** start of Excerpt provided **

Tonic Structural release information

Learn about what’s in the latest Tonic.ai product releases.
v1260
September 9, 2024

File connector - You can now specify a separate IAM role for the output location.

v1259
September 6, 2024

Create sensitivity rule from Database View - When you select the Database View bulk edit option for columns that have the same data type, do not have an assigned generator, and do not have a recommended generator, you now have the option to create a custom sensitivity rule. You can then immediately run a new sensitivity scan to catch matching columns.

Fixed an issue with the JSON Mask generator configuration panel where the example data did not update correctly.

Structural now displays a warning when the pre-job checks determine that the source database is on a newer major version than the destination database.

Salesforce - Rewrote the connector algorithm to avoid using sentinels, and to improve subset creation.

v1253
August 27, 2024

The detector for city names now ignores misleading values that are not city names.

v1258
September 6, 2024

Snowflake - Fixed a regression introduced in v1213 that limited table parallelism for all data generations that use the V2 pipeline.

v1257
September 4, 2024

Oracle - Fixed an issue where for subsetting data generation, the Maximum Character Limit was not calculated properly.

v1255
August 29, 2024

Snowflake

  • Fixed an issue where after any row failed to parse, Structural did not process the rest of an unloaded table file.
  • For AWS, added retry support to address some transient issues with Amazon S3.
v1254
August 28, 2024

Bug fixes and other internal updates.

v1252
August 26, 2024

Bug fixes and other internal updates.

v1251
August 26, 2024

Bug fixes and other internal updates.

v1244 - v1250
August 23, 2024

Updated the application to reflect the rename to Tonic Structural. Includes renaming the Tonic Settings view to Structural Settings.

From the Access Management tab of Structural Settings, users with permission to manage Structural access can now restore deleted users.

** end of Excerpt provided **
** start of Data extract **

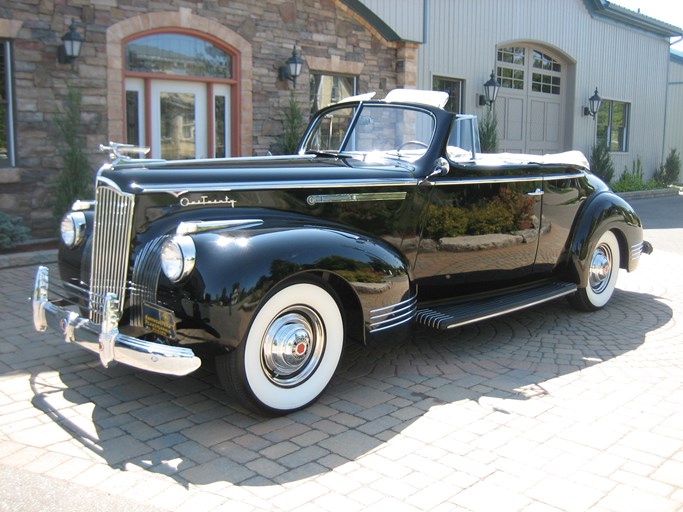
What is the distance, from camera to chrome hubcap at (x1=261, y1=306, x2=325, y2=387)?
3629mm

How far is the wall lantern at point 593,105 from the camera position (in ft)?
57.9

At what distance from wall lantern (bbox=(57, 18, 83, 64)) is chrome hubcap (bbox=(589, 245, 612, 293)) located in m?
6.67

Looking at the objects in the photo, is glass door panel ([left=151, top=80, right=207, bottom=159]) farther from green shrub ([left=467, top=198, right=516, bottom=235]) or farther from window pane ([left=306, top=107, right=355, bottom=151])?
green shrub ([left=467, top=198, right=516, bottom=235])

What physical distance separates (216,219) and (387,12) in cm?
979

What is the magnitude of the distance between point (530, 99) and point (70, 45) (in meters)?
11.7

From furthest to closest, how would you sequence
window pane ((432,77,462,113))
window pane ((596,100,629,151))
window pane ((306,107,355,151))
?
window pane ((596,100,629,151)) → window pane ((432,77,462,113)) → window pane ((306,107,355,151))

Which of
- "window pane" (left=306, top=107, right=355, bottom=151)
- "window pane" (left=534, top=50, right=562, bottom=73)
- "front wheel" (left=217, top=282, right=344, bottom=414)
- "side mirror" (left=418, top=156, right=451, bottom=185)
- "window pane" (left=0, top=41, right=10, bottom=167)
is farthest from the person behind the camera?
"window pane" (left=534, top=50, right=562, bottom=73)

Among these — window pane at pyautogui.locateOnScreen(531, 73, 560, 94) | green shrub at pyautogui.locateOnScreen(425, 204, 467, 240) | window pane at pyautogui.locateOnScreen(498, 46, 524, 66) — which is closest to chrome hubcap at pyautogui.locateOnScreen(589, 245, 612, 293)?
green shrub at pyautogui.locateOnScreen(425, 204, 467, 240)

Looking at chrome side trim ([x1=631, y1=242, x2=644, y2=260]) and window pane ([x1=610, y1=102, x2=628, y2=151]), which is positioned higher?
window pane ([x1=610, y1=102, x2=628, y2=151])

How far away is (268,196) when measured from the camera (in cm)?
396

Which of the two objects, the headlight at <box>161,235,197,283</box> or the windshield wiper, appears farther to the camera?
the windshield wiper

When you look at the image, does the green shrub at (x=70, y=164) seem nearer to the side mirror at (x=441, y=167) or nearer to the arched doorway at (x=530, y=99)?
the side mirror at (x=441, y=167)

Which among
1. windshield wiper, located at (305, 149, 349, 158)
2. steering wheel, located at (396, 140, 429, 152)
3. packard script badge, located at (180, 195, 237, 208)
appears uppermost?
steering wheel, located at (396, 140, 429, 152)

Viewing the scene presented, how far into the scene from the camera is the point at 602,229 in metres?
5.91
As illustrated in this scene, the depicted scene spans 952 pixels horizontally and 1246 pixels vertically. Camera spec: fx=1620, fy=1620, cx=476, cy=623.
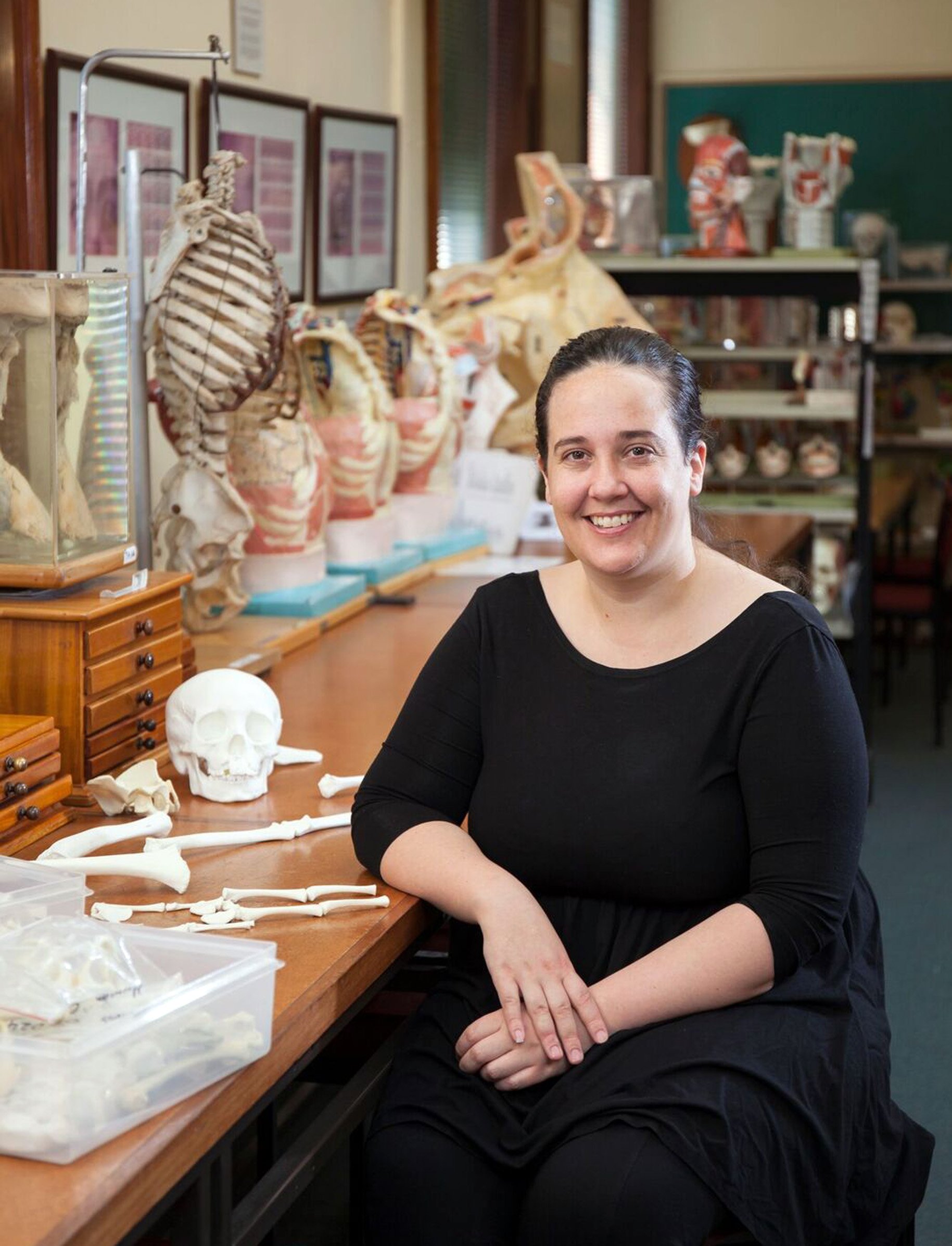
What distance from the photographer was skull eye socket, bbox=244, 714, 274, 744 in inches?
87.2

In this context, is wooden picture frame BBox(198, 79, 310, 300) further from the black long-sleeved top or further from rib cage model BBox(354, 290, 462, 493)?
the black long-sleeved top

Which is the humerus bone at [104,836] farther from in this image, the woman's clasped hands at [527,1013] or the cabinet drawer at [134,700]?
the woman's clasped hands at [527,1013]

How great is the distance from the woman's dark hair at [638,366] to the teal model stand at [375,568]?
A: 168 cm

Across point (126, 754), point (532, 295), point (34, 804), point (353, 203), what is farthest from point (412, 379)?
point (34, 804)

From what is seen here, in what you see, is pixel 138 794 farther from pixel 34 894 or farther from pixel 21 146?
pixel 21 146

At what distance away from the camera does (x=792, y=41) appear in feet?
26.8

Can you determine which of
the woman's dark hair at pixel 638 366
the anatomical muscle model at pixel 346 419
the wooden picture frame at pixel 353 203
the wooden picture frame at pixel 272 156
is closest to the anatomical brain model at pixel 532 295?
the wooden picture frame at pixel 353 203

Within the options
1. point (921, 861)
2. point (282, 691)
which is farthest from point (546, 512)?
point (282, 691)

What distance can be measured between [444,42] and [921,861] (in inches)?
131

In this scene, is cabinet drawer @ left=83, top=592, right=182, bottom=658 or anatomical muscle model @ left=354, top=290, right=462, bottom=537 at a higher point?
anatomical muscle model @ left=354, top=290, right=462, bottom=537

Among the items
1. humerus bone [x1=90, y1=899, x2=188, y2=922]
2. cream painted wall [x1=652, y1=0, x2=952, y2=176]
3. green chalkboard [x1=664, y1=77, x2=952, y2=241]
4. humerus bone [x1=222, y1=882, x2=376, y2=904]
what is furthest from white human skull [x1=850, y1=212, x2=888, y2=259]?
humerus bone [x1=90, y1=899, x2=188, y2=922]

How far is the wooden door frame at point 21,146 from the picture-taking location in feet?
9.97

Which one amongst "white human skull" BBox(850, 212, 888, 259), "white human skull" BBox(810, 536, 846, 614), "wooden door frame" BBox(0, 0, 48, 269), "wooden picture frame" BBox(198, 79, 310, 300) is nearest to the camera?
"wooden door frame" BBox(0, 0, 48, 269)

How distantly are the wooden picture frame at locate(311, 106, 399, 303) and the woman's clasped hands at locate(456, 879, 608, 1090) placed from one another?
337 cm
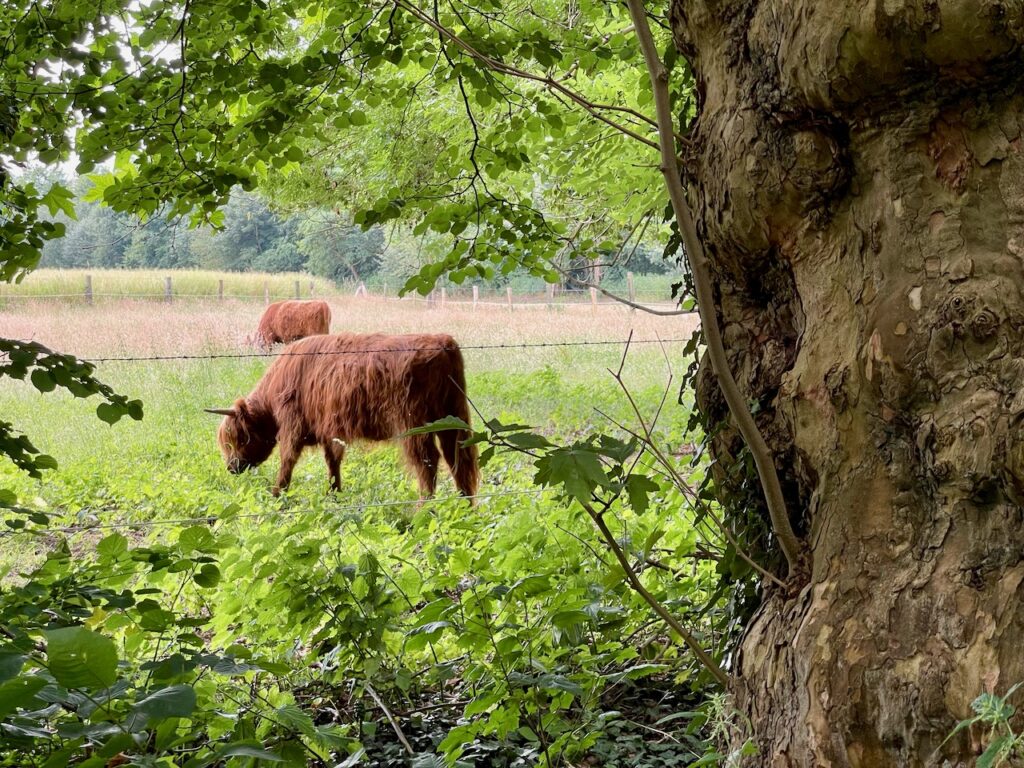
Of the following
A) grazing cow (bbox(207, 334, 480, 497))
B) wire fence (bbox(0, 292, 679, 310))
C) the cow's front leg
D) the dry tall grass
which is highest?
wire fence (bbox(0, 292, 679, 310))

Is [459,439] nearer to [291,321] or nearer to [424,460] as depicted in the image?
[424,460]

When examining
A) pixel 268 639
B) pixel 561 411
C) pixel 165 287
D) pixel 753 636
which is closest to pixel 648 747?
pixel 753 636

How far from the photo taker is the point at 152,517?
5344 mm

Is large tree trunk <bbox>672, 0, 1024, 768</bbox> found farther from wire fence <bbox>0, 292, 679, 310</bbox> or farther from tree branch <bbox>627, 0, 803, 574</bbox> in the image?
wire fence <bbox>0, 292, 679, 310</bbox>

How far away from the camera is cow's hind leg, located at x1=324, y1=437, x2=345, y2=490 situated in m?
6.03

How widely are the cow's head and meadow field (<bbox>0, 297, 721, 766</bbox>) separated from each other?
0.10m

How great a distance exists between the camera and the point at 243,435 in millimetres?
6102

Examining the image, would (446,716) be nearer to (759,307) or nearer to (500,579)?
(500,579)

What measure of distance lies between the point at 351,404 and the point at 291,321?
4.14 feet

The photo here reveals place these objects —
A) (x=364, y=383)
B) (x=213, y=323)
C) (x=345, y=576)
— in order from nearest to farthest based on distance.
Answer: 1. (x=345, y=576)
2. (x=364, y=383)
3. (x=213, y=323)

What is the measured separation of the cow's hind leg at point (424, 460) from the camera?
5727 mm

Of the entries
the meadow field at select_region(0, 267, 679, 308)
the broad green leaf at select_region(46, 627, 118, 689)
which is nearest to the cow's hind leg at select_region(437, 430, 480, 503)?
the meadow field at select_region(0, 267, 679, 308)

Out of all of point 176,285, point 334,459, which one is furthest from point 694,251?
point 176,285

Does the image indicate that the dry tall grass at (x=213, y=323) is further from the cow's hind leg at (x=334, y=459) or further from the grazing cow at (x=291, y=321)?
the cow's hind leg at (x=334, y=459)
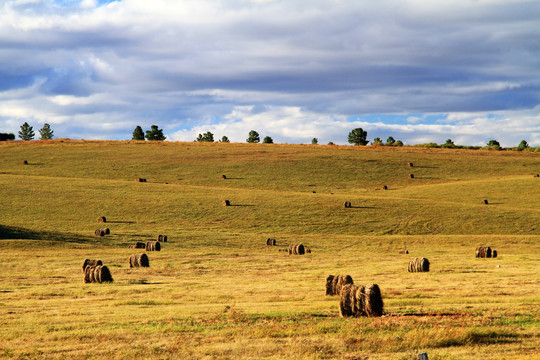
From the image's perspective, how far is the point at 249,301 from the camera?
23.7m

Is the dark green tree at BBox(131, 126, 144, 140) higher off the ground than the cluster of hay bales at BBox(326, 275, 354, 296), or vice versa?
the dark green tree at BBox(131, 126, 144, 140)

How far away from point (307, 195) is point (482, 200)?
21.1 metres

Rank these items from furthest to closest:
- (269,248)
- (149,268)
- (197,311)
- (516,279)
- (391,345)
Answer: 1. (269,248)
2. (149,268)
3. (516,279)
4. (197,311)
5. (391,345)

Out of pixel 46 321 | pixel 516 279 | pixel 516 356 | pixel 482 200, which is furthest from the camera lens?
pixel 482 200

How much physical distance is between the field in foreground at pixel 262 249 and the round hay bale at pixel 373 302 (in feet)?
2.88

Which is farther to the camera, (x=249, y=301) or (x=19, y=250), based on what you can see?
(x=19, y=250)

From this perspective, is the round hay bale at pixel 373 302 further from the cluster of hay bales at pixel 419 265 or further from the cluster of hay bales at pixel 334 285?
the cluster of hay bales at pixel 419 265

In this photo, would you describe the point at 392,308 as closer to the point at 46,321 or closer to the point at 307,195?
the point at 46,321

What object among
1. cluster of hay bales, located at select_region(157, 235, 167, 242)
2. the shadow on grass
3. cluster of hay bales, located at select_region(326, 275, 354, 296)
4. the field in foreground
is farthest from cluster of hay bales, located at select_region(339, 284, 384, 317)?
the shadow on grass

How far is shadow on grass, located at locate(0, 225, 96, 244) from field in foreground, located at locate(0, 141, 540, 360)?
0.26 m

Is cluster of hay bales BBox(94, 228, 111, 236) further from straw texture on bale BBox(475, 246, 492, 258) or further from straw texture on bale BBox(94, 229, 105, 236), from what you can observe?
straw texture on bale BBox(475, 246, 492, 258)

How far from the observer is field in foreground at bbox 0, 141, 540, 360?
1645cm

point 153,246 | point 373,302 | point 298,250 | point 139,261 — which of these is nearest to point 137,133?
point 153,246

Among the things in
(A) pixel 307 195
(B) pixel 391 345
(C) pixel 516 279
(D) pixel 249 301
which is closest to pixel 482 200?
(A) pixel 307 195
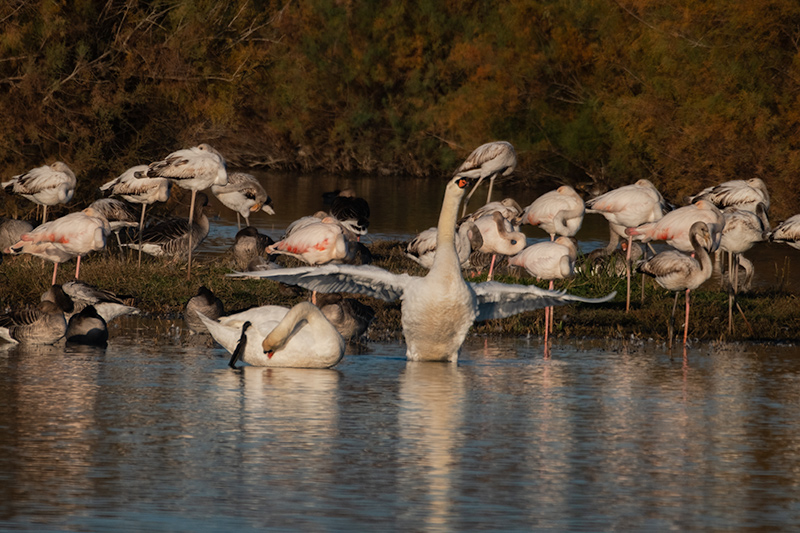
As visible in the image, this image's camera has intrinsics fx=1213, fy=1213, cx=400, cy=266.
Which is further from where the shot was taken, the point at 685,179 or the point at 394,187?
the point at 394,187

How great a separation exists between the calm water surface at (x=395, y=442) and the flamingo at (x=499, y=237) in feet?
10.9

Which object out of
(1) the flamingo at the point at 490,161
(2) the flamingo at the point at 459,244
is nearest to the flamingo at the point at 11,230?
(2) the flamingo at the point at 459,244

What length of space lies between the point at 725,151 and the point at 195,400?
2161 centimetres

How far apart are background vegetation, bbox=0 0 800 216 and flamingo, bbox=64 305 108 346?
8.83 meters

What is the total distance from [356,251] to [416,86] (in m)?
35.3

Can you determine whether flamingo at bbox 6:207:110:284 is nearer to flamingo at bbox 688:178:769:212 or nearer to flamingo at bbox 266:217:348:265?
flamingo at bbox 266:217:348:265

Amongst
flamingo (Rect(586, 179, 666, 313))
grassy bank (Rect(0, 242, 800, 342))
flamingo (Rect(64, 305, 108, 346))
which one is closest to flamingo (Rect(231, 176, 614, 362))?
grassy bank (Rect(0, 242, 800, 342))

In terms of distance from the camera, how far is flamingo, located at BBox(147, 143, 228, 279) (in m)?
15.8

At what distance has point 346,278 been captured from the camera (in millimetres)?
11039

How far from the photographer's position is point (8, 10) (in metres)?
18.7

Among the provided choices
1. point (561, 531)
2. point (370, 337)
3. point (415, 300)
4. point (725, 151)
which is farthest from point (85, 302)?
point (725, 151)

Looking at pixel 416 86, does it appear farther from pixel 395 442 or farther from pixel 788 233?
pixel 395 442

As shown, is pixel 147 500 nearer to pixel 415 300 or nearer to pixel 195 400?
pixel 195 400

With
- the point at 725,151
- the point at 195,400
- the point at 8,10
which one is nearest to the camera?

** end of Data extract **

Given instruction 1:
Which versions in the Tonic Structural release notes are dated September 2024? Give each with its date.
Given instruction 2:
Answer these questions from the Tonic Structural release notes:
(a) Which version introduced the Snowflake regression that v1258 fixed?
(b) On the Access Management tab, what can users with permission to manage Structural access now restore?
(c) What is the new name of the Tonic Settings view?
Given instruction 3:
Write the next part of the Tonic Structural release notes, picking up after their final sentence.

Result 1:
- v1260: September 9, 2024
- v1259: September 6, 2024
- v1258: September 6, 2024
- v1257: September 4, 2024

Result 2:
(a) v1213
(b) Deleted users
(c) Structural Settings

Result 3:
For a column that is part of a unique compound index, Structural now only suggests generators that can be used for unique columns.

Structural now detects SWIFT codes based on the format of the data in addition to the column name.

Fixed an issue where all subsetting WHERE clauses failed internally.

Databricks

  • On self-hosted instances, you can now configure whether Structural creates the destination database schema for Databricks tables. The environment setting TONIC_DATABRICKS_SKIP_CREATE_DB indicates whether to skip the schema creation. The default is false. The environment setting TONIC_DATABRICKS_ENABLE_WORKSPACE_SKIP_CREATE_DB indicates whether to include the option in the workspace configuration, and use TONIC_DATABRICKS_SKIP_CREATE_DB to determine the default. The default is true. You can add these settings to the Environment Settings list on Structural Settings.
  • When a cluster is resizing, and the workspace is configured with Use Databricks Job Cluster turned off, Structural data generation now waits for the resizing to complete.

File connector

  • Fixed an issue where a copied local files workspace that contained Avro or Parquet files could not be loaded.
  • Structural now supports authentication to Amazon S3 buckets using assumed roles for cross-account access.
  • Fixed an issue where file connector workspaces did not load when they used an Amazon S3 source with environment-based authentication.

Snowflake

  • Fixed a rare subsetting issue where processing a large table could cause the job to hang.
  • Fixed an issue where Structural did not retry transient failures when it read unloaded files from a cloud storage provider.
v1223 - v1227
July 26, 2024

Self-hosted instances can now schedule sensitivity scans to run automatically on a weekly basis. By default, the weekly scans are enabled and run each Sunday at midnight.

Structural can now detect the following additional sensitivity types:

  • Money Amount
  • Usernames

File connector

  • Fixed a regression that made Table View unusable.

Oracle

  • Fixed an issue that caused data generation to fail when subsetting with a date-based upstream table filter.

Salesforce

  • Resolved issues where Salesforce workspaces became unrecoverable.
  • Fixed issues with the use of session refresh tokens.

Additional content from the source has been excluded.